THE RECORDS –
══════

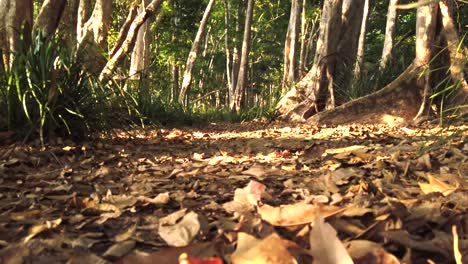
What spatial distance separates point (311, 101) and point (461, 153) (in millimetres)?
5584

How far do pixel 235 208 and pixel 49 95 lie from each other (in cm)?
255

══════

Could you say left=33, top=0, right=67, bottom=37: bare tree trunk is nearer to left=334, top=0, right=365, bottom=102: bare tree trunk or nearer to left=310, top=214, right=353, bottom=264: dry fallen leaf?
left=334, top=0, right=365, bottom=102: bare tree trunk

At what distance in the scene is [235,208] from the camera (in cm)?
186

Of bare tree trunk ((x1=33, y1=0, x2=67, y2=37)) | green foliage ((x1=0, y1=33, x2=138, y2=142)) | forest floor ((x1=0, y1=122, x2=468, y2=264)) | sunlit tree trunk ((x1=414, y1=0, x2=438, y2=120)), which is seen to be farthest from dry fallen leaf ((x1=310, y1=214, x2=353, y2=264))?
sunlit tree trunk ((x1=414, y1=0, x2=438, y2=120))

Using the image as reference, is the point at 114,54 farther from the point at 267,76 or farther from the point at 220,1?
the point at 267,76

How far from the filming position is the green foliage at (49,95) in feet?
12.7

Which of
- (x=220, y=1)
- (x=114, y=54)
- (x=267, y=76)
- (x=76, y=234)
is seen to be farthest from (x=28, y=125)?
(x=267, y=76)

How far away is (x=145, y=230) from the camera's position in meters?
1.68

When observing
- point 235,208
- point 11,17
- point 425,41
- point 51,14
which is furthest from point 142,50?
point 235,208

══════

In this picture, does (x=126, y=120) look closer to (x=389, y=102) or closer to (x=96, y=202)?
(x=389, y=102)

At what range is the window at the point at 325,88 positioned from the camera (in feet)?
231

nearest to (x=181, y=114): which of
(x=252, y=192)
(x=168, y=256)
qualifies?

══════

TASK REQUIREMENTS – Return every line of the rows above that contains the string "sunlit", treating uppercase and lowercase letters as different.

EXERCISE RESPONSE –
Of bare tree trunk ((x1=33, y1=0, x2=67, y2=37)) | green foliage ((x1=0, y1=33, x2=138, y2=142)) | forest floor ((x1=0, y1=122, x2=468, y2=264)) | sunlit tree trunk ((x1=414, y1=0, x2=438, y2=120)), which is seen to be farthest from dry fallen leaf ((x1=310, y1=214, x2=353, y2=264))?
sunlit tree trunk ((x1=414, y1=0, x2=438, y2=120))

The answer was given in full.